Looking at the news in the last few weeks we have had nothing but hate: a blown up plane, bombing in Gaza where a frightened teenager, Farah Gazan, becomes internationally famous by giving an-up-to-the-minute account on Twitter of the relentless shelling. Her immortal line: "I might die tonight!" goes viral. All the love in the world seems to have died.

Human beings do terrible things to one another. The press is awash with the brutality of this world. Since I was a little girl the big topic has always been peace in the Middle East. Nothing has changed 50 years later. Or even 100, today being the WW1 Centenary. Hell is not below our feet but rather the reflection we see in the mirror. If you want to know why people do bad things ask yourself the same question. Hollywood conditions us to believe that bad people should get their just desserts and die. Violence in films is meant to be entertaining but I struggle to feel entertained or enlightened by watching others being killed. Recently a TV series was trending on Twitter, the subject of which was men murdering their girlfriends. The comments on Twitter were just as revealing with many thanking the show's producers for dealing with a topic that 'no one wants to talk about'. Is bringing the subject matter into the public domain going to transform the perpetrators of domestic violence or even murder, into better human beings?

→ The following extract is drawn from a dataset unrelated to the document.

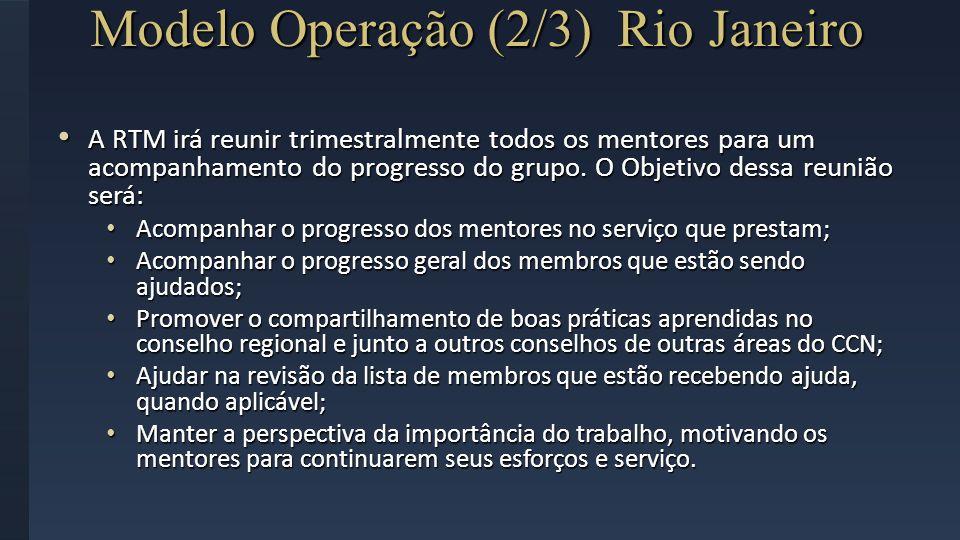 Modelo Operação (2/3) Rio Janeiro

There was much debate about Quentin Tarantino and his ultra-violent take on film making when he first came on the scene. Mr. Tarantino has been known to walk out of interviews when the subject is raised. It's a difficult debate. Cinema has become an outlet for frayed minds- senseless entertainment is even better. Overloaded brains need a way to switch off or 'zonk' out completely. The make-believe fantasy world of movies can alter our mood for the better or worse. For example, a frothy film can be a brilliant antidote to the blues. All visual arts alter our perspective on a subliminal level. When we become so inured to blood and gore and it fails to move us, there is the risk of being permanently desensitised. How many stories have we heard of young men who have turned into murderous robots by becoming addicted to violent video games? Losing one's humanity is already a reality: today on the news French tourists in the Grand Canyon coaxed a squirrel with food to the edge and then kicked it off to a certain death. A young man in the UK was filmed swinging a Chihuahua by its lead like a lasso. Mothers are frequently jailed for killing their children through extreme neglect or by physical violence. Should those people be allowed to watch violent films? Can those minds be transformed away from a proclivity towards violence?

I often write about the death of the soul life. Think about what passes for 'entertainment' and how one can be conditioned by it. Young children acting out the pornography they can readily access on the internet has resulted in many horrific and tragic stories. I would go so far as to argue that an addiction to pornography is a form of self-loathing.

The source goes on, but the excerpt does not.